Die Forschung weist auf einen möglichen Zusammenhang mit hormonellen Umstellungsphasen hin. Sie kann jedoch bislang nicht abschließend erklären, weshalb ein Lipödem entsteht und warum es sich bei manchen Frauen verändert, während es bei anderen über längere Zeit stabil bleibt.
Entscheidend ist deshalb nicht allein das Alter. Wichtiger sind:
Körperform, Symmetrie, Schmerzen, Schweregefühl, Verlauf und eine sorgfältige Differenzialdiagnostik.

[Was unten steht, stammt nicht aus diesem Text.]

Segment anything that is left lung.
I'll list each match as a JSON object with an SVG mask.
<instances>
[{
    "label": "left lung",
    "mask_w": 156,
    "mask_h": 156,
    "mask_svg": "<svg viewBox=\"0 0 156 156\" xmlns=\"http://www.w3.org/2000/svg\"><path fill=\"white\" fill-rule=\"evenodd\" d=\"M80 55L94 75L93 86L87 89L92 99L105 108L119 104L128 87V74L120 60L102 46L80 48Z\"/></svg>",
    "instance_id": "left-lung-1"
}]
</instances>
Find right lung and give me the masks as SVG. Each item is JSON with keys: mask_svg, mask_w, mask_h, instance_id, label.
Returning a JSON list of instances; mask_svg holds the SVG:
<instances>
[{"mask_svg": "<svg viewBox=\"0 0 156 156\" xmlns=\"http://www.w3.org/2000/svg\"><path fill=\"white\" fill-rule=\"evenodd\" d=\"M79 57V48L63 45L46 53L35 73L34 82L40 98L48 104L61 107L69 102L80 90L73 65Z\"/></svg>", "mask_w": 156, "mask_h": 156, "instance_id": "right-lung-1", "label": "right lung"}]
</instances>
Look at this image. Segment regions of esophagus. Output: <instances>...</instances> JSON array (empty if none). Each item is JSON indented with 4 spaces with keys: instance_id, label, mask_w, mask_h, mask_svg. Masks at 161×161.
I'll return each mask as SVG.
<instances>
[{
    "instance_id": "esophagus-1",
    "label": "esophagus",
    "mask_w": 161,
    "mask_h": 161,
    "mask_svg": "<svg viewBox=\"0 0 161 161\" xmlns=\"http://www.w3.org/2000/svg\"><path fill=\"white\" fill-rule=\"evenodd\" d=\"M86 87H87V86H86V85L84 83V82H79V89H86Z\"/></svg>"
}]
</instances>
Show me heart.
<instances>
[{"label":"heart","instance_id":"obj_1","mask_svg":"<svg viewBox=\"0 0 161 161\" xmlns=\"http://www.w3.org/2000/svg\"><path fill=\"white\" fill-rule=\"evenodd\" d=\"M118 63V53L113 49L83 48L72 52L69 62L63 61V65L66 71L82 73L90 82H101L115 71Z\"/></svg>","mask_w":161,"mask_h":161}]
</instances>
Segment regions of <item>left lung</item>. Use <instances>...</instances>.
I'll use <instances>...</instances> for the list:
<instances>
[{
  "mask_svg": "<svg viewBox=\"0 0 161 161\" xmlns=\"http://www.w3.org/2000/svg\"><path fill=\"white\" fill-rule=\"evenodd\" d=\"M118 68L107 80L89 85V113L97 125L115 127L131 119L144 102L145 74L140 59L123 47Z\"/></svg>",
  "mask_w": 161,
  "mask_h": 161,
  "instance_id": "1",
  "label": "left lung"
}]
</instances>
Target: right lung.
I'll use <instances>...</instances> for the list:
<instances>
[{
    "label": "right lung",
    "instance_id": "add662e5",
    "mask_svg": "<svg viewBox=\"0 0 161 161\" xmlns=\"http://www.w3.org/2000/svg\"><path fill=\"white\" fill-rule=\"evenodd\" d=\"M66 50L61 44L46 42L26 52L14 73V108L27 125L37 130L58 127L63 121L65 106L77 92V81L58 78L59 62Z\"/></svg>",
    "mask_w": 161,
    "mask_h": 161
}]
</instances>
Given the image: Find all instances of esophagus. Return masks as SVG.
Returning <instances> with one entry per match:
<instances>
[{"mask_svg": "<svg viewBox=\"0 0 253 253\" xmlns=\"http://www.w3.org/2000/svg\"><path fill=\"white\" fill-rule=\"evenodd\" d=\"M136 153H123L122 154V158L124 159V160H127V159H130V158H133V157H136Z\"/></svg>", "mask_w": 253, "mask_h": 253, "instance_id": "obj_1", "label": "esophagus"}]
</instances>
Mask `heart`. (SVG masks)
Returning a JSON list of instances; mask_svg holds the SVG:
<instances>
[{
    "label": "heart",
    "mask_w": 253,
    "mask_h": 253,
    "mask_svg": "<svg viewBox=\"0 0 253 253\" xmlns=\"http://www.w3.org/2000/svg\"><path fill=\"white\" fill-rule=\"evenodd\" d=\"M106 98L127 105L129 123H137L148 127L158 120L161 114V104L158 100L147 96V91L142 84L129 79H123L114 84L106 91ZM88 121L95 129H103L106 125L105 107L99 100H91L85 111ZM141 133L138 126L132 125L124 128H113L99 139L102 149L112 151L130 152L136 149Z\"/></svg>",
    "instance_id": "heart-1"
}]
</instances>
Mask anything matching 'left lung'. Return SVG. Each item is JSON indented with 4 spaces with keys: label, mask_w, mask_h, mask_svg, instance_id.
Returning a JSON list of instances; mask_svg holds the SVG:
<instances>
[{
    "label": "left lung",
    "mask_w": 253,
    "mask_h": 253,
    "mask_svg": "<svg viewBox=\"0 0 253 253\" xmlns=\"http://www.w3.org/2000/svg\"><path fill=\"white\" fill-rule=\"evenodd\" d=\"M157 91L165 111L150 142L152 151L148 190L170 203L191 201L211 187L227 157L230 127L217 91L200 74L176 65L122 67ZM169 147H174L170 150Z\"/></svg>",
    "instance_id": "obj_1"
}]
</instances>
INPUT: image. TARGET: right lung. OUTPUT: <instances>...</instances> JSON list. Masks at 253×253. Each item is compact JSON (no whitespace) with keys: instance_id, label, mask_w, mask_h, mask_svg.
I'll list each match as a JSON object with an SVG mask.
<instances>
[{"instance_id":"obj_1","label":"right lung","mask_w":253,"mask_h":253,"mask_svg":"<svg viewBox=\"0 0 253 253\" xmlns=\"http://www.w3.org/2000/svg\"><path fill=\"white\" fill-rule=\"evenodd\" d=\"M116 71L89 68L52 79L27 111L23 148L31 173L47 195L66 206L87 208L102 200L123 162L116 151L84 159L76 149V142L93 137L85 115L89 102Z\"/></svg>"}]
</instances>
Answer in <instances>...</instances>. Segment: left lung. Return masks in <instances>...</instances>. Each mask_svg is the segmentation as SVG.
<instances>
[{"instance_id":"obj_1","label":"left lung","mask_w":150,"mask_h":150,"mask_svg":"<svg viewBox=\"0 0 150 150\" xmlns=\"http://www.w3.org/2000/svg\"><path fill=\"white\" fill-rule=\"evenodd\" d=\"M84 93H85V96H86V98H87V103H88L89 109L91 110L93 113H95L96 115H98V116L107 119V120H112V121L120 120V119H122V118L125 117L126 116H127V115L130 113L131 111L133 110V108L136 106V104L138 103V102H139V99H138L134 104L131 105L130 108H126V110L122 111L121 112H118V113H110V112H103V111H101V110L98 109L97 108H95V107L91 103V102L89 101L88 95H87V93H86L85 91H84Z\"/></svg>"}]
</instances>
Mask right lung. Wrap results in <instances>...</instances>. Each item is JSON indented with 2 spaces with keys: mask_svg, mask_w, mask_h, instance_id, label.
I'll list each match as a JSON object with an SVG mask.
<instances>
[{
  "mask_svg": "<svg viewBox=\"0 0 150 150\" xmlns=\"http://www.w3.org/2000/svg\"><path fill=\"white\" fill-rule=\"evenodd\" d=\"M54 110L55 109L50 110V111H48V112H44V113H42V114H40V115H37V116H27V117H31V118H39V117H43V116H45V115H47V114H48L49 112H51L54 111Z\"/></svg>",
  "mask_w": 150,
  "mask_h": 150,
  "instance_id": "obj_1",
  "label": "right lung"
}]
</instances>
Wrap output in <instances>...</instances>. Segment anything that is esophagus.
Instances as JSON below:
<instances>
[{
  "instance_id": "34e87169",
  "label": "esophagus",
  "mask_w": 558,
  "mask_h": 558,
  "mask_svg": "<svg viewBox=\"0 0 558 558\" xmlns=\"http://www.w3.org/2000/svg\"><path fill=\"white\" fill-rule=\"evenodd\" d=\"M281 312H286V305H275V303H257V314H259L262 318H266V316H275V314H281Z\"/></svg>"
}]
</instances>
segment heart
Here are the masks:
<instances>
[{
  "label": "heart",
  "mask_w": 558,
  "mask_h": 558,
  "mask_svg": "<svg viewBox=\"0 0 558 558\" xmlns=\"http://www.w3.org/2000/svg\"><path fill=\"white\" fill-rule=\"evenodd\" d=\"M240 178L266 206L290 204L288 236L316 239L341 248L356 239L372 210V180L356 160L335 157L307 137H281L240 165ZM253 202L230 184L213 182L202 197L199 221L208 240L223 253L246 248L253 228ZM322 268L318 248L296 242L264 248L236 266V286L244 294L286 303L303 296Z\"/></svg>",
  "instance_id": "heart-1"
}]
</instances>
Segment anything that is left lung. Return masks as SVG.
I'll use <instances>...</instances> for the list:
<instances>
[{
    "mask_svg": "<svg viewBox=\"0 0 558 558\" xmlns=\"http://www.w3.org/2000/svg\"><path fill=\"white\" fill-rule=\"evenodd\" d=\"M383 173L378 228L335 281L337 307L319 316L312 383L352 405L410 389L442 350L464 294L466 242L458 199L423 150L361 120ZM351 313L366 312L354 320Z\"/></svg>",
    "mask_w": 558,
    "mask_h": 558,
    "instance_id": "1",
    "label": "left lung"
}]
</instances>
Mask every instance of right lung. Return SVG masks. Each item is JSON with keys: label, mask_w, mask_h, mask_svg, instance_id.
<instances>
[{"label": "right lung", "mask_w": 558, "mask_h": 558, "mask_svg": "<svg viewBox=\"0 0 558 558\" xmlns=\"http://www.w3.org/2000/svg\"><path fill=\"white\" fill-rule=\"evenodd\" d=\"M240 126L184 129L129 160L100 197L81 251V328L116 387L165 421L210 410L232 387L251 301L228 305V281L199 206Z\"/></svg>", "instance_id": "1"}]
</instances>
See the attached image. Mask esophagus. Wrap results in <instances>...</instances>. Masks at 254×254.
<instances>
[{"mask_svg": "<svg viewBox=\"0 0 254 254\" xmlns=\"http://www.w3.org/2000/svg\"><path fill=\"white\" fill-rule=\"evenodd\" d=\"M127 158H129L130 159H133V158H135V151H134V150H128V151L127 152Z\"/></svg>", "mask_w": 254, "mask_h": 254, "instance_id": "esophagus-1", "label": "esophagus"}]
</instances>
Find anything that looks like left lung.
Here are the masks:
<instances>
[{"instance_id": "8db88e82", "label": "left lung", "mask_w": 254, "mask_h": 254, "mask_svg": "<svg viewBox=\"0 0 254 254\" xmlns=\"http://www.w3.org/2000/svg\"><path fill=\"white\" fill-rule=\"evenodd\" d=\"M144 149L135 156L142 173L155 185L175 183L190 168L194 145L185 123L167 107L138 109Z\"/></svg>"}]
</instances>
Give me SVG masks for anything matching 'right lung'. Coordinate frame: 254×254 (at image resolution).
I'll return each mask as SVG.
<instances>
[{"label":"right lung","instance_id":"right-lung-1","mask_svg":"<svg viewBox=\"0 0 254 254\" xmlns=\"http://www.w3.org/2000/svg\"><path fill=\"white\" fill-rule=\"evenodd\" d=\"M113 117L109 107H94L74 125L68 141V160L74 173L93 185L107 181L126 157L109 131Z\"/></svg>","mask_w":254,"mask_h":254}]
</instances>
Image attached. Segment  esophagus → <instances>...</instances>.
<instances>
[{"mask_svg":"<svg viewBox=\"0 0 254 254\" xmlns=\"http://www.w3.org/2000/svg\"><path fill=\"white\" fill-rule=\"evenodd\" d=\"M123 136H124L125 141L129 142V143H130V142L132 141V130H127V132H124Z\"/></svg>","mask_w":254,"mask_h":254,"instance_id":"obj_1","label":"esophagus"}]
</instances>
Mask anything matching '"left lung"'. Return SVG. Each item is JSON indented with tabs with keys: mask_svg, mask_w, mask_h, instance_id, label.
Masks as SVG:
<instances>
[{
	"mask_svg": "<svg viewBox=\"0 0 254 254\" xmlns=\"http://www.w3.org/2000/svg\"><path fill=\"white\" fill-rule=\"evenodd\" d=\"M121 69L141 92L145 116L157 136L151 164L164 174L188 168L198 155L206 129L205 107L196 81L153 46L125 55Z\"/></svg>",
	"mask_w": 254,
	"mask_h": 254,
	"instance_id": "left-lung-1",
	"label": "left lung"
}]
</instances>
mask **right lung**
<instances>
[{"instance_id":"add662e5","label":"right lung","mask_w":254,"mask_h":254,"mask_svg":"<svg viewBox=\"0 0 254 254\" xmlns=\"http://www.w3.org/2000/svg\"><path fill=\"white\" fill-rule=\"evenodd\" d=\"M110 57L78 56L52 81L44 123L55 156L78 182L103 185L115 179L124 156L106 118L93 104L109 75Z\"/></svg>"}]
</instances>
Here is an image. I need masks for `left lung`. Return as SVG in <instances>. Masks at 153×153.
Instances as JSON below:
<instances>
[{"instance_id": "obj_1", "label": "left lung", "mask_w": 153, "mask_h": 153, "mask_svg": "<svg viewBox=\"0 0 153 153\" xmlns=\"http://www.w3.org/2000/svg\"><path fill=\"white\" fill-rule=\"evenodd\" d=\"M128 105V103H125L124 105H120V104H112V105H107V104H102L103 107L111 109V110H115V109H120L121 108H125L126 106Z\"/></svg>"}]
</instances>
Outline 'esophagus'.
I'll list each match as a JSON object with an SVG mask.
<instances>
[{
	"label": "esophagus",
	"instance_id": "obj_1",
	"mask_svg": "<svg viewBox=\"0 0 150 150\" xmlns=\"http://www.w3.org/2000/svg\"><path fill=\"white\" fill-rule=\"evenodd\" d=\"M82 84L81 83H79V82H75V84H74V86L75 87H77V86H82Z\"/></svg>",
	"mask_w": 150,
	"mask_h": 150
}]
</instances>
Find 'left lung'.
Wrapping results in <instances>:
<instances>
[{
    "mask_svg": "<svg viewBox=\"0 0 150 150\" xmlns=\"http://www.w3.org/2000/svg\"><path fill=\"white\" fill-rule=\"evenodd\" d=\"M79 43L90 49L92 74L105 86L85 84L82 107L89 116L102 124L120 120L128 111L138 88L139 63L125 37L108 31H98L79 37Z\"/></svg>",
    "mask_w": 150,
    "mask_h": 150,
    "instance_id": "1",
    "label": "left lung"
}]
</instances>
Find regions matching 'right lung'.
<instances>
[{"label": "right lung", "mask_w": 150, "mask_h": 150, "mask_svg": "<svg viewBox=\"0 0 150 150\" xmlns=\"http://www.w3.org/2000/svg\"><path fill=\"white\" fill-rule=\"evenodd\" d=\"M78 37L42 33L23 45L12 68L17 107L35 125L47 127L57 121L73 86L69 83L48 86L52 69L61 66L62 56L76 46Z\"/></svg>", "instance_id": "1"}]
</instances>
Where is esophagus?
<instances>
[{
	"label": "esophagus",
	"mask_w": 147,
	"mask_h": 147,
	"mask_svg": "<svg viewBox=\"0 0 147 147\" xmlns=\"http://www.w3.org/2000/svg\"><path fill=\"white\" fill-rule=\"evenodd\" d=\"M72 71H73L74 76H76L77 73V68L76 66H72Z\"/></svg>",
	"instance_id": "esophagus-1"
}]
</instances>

Frauen sollten dabei weder vorschnell diagnostiziert noch mit ihren Beschwerden allein gelassen werden. Eine fundierte Beurteilung schafft Klarheit – und Klarheit ist die Grundlage für gute Entscheidungen und wirksame, alltagstaugliche Maßnahmen.
Dieser Beitrag orientiert sich an der deutschen S2k-Leitlinie zum Lipödem (Opens in a new window) sowie an aktuellen Übersichtsarbeiten und Befragungsstudien. Die wissenschaftliche Datenlage zum genauen Erkrankungsbeginn und zum hormonellen Einfluss ist weiterhin begrenzt. Viele Ergebnisse beruhen auf Beobachtungsstudien oder rückblickenden Patientinnenangaben und belegen daher keine eindeutige Ursache-Wirkungs-Beziehung. Dieser Text ersetzt keine individuelle medizinische Beratung.